In a dramatic turn of events, a cutting-edge recovery system designed by the University of Sydney’s scientists has rescued crucial data from a NASA mission aimed at mapping dark matter around galaxy clusters. This success story follows the launch of the Super Pressure Balloon Imaging Telescope (SuperBIT) from Wānaka Airport, New Zealand, which met with an unfortunate accident during its landing in southern Argentina.
The SuperBIT, a marvel of scientific engineering, embarked on its journey suspended under a helium-filled balloon as large as a sports stadium, soaring above the Earth’s atmosphere. The mission, however, faced a setback when the balloon-based telescope was damaged upon landing after completing 5.5 orbits around the globe.
Despite this, the mission’s key findings were not lost. Thanks to the University of Sydney’s innovative Data Recovery System, over 200 gigabytes of invaluable data, including a map of dark matter and spectacular space photos, were safely retrieved. Dark matter, an elusive substance with a mass six times greater than regular matter in the universe, remains one of the most intriguing subjects in astrophysics.
Dr. Ellen Sirks, from the University of Sydney’s School of Physics, spearheaded the study published in the journal Aerospace. The paper not only provides blueprints for the Data Recovery System but also narrates the mission’s journey, highlighting how, at a modest cost, essential scientific data can be secured even in worst-case scenarios.
“Our telescope got to the point where it was completely destroyed, and we lost high bandwidth communications, so not only did the Data Recovery System work; it was really quite essential to the mission’s success,” Dr Sirks says in a statement.
The recovery system, a product of five years of development, includes small computers with SD cards for data storage, a homemade satellite link akin to a “find my phone” feature, and parachutes, all encased in foam and protected by everyday materials like chicken roasting bags for waterproofing.
“This drop package is something we’ve been developing for about five years, but only now have we been able to test it in its final configuration,” says Sirks. “It’s got to the point where NASA wants to start producing these packages for other science missions as well, so this was really our final test to show that this system works.”
Retrieving the data packages was a mission in itself, involving the assistance of local police in Argentina’s rugged countryside. One package, humorously threatened by the presence of cougars, attracted attention due to its unconventional chicken roast bag casing.
“There were cougar tracks in the snow near it, so we thought maybe the chicken roast bag was not the best idea,” admits Dr. Sirks. “It was quite funny. But we did retrieve them quite easily.”

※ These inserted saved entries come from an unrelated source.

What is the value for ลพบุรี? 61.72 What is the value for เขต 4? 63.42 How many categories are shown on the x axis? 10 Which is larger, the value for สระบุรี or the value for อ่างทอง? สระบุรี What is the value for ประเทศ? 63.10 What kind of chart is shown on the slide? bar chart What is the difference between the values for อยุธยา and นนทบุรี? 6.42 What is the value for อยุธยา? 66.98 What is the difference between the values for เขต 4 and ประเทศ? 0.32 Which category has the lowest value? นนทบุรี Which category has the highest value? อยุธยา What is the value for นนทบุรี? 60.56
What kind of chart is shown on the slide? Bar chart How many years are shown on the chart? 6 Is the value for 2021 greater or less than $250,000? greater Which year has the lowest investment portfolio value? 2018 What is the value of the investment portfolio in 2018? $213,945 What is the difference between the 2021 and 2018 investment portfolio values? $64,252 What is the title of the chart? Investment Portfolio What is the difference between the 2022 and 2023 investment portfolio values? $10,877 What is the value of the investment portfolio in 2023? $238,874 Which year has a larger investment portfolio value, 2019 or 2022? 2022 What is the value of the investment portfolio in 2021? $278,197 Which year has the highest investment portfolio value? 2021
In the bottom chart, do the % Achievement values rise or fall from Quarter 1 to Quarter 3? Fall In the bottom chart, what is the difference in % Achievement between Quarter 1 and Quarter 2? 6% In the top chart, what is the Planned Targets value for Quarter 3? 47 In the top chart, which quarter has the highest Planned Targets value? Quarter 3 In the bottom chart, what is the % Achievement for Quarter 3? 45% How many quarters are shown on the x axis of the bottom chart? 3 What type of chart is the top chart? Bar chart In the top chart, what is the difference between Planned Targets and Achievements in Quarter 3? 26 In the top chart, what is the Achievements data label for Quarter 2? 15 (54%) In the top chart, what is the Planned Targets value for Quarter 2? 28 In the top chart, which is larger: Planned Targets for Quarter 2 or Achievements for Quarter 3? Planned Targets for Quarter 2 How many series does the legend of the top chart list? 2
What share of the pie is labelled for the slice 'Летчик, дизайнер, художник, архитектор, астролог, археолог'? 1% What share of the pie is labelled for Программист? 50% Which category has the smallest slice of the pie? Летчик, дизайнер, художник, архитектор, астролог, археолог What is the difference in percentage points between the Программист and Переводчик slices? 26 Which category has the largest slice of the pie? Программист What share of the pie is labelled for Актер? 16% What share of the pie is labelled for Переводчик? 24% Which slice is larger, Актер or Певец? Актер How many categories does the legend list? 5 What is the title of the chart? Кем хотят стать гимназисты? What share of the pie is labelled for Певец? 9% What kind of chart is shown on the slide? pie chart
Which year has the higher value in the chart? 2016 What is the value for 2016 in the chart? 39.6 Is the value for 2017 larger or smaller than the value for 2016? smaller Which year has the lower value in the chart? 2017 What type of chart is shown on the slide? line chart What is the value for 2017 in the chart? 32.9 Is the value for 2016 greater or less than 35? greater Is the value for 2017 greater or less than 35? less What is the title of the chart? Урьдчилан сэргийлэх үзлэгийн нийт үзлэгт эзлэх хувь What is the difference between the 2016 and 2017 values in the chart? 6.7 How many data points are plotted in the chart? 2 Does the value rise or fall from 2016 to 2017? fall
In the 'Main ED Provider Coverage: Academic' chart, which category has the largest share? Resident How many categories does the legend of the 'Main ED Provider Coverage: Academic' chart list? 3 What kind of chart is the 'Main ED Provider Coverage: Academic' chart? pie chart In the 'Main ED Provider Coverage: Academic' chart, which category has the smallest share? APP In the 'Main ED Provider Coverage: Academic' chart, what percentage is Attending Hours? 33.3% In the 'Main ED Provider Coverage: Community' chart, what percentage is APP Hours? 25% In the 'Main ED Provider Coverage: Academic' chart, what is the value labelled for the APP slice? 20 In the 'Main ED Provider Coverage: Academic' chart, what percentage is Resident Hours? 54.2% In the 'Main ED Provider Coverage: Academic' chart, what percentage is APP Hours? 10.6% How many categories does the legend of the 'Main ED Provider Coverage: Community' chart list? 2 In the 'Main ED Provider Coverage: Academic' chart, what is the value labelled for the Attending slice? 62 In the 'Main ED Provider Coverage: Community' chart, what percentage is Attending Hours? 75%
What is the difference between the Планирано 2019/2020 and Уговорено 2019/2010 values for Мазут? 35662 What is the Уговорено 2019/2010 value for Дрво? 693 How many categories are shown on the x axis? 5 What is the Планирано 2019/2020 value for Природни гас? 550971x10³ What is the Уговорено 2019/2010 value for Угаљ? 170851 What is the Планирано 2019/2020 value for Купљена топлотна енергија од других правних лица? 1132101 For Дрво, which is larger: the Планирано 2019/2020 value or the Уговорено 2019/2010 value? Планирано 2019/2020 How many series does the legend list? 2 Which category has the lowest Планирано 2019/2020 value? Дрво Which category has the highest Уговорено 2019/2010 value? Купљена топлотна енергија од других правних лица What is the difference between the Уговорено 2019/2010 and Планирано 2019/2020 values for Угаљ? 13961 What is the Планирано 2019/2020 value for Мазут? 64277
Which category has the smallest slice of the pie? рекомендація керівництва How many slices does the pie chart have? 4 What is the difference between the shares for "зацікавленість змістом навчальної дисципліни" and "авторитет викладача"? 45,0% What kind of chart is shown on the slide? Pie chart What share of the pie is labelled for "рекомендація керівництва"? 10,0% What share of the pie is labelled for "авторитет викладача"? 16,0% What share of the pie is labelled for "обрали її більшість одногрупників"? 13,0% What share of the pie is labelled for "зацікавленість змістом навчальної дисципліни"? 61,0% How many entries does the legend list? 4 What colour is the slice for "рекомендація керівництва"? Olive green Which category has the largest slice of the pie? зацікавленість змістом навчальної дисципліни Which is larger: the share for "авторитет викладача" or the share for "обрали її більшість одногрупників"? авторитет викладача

Typically, balloon-based missions like NASA’s rely on satellite data downloads, which necessitate line-of-sight communication for efficiency. Dr. Sirks points to the challenges in retrieving large volumes of data mid-flight, making their ground-recovery approach both novel and practical.
This success story not only underscores the resilience and ingenuity of the scientific community but also highlights the cost-effectiveness of balloon-based observations, offering space telescope quality data at a fraction of the cost. The triumph of the SuperBIT mission and its recovery system opens new avenues in space exploration and data retrieval, proving that sometimes the most unconventional methods yield the most remarkable results.
“When you’re dropping something from the sky, in our case from 33 kilometers, there’s always a chance that something goes wrong, so recovery packages are quite essential to keep your data safe,” adds Sirks.